Table 2. SIGN grading system for levels of evidence

Levels of evidence
1++ High quality meta analyses, systematic reviews of RCTs, or RCTs with a very low risk of bias
1+ Well conducted meta analyses, systematic reviews of RCTs, or RCTs with a low risk of bias
1 - Meta analyses, systematic reviews of RCTs, or RCTs with a high risk of bias
2++ High quality systematic reviews of case-control or cohort studies
High quality case-control or cohort studies with a very low risk of confounding, bias, or chance and a high probability that the relationship is causal
2+ Well conducted case control or cohort studies with a low risk of confounding, bias, or chance and a moderate probability that the relationship is causal
2 - Case control or cohort studies with a high risk of confounding, bias, or chance and a significant risk that the relationship is not causal
3 Non-analytic studies, e.g. case reports, case series
4 Expert opinion


As there were no checklists in the SIGN 50 (2004) guideline for non-analytical systematic reviews or expert opinion a simple checklist was created to assist data analysis and reporting. These can be seen in Appendix A. Due to the nature of these works there was no need to analyse the research methodology and content with the same rigour as a randomised controlled trial. The evaluation checklist of these works is as subjective as their content however it was considered necessary to have a checklist to ensure consistency with the analysis.


While the SIGN 50 guideline appeared to be comprehensive and arguably provided the most reproducible results available there was still a degree of subjectivity in judgement. (Harbour and Miller, 2001). Bias was limited in this study by having two independent researchers review the classification and grading process of the author. This is in accordance with SIGN 50 (2004) guideline development criteria that states, “each study is independently evaluated by at least two individuals and consensus reached on the rating before it is included in any evidence table” (SIGN 50, 2004). These researchers were familiarised with the SIGN 50 (2004) guideline for classification.  All studies were analysed individually by the author of this paper and then results for graded levels of evidence were compared with those of the two independent researchers for each paper. If there was any disagreement in classification a third researcher would cast the deciding vote.

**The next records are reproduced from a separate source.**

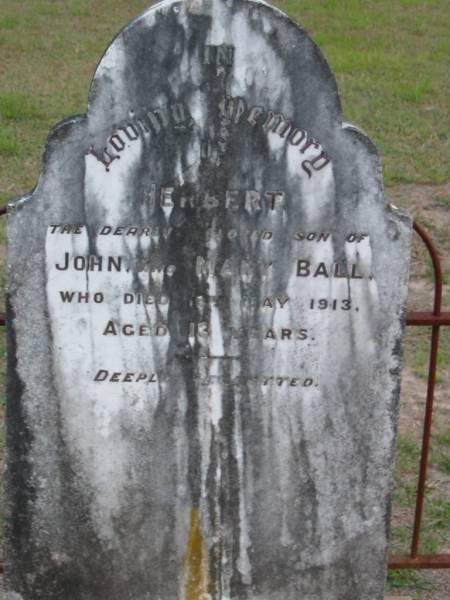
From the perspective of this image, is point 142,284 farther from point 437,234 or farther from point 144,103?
point 437,234

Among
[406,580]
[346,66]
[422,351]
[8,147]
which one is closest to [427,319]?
[406,580]

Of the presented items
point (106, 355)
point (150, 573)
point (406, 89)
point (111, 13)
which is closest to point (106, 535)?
point (150, 573)

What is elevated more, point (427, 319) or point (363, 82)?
point (363, 82)

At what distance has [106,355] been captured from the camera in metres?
2.94

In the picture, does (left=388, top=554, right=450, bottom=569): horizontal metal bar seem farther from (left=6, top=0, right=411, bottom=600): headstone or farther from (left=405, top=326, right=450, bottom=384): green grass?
(left=405, top=326, right=450, bottom=384): green grass

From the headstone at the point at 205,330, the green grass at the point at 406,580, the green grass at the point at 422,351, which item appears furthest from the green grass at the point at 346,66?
the headstone at the point at 205,330

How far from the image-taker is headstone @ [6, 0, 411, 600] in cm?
273

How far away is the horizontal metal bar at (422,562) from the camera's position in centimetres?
346

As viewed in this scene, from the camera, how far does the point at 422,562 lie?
11.4 ft

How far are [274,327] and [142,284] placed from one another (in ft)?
1.22

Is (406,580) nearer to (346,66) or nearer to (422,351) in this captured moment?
(422,351)

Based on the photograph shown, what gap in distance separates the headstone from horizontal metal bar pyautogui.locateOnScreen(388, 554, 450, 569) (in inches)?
10.8

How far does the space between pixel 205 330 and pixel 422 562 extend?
1145mm

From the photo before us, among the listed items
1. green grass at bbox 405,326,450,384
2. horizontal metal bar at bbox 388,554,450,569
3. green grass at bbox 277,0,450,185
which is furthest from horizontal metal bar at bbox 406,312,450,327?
green grass at bbox 277,0,450,185
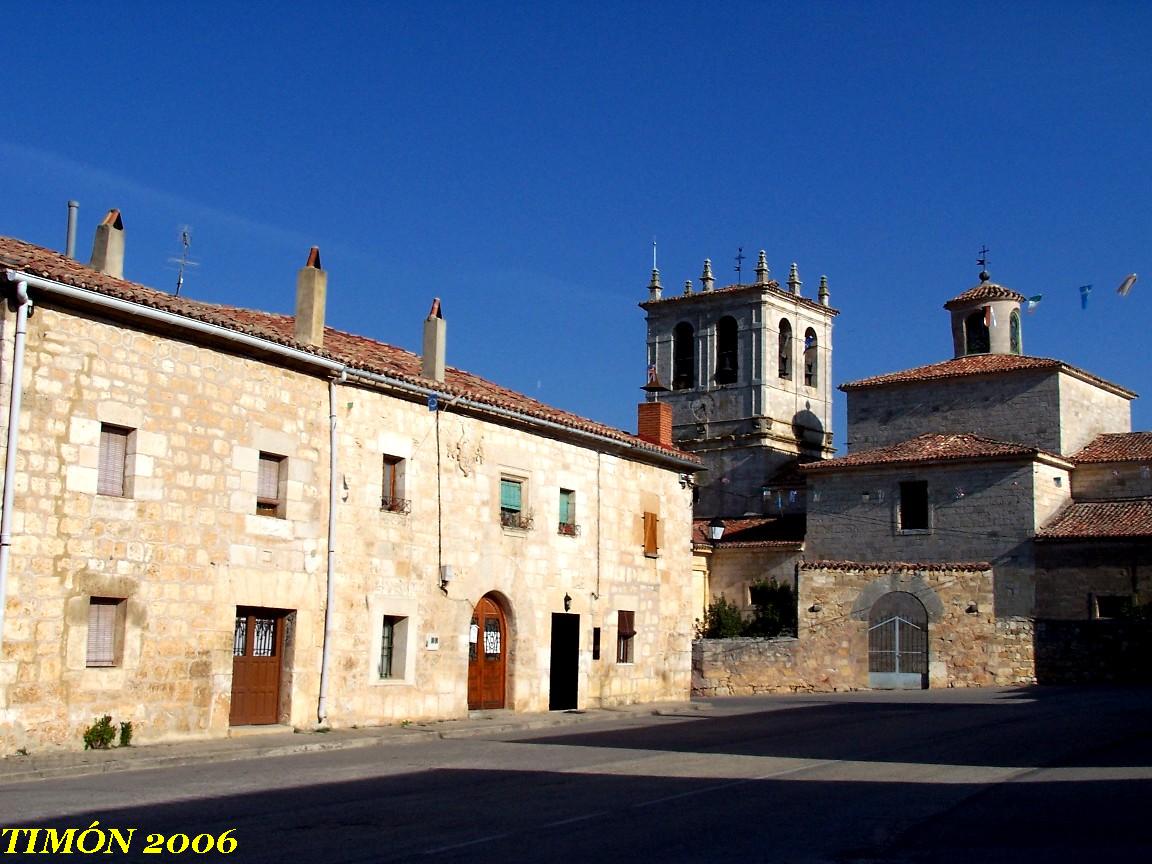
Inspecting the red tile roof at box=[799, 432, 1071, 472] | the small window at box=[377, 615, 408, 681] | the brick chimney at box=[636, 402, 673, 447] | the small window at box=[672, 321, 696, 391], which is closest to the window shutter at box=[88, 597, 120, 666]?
the small window at box=[377, 615, 408, 681]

Once the checklists were completed evidence tables were created to summarise all the validated studies relating to each key question. The validated studies for each key question were summarised into a standardised table format as recommended by SIGN 50 (2004). This provided an excellent framework to compare results across studies and therefore facilitate the decision making process for grades of recommendations as used by SIGN 50 (2004). A limitation of the SIGN 50 (2004) system is the lack of acknowledgement of some forms of studies in their levels of evidence grading criteria. Study designs such as cross sectional, test-retest and non human biomechanical models were not mentioned in their classification criteria. Levels of evidence for these study designs were determined by interpretation of the literature on grading methods (Harbour, and Miller, 2001; Upshur, 2003; Tevaarwerk, 2004) and discussions with the Quality and Information Director at SIGN.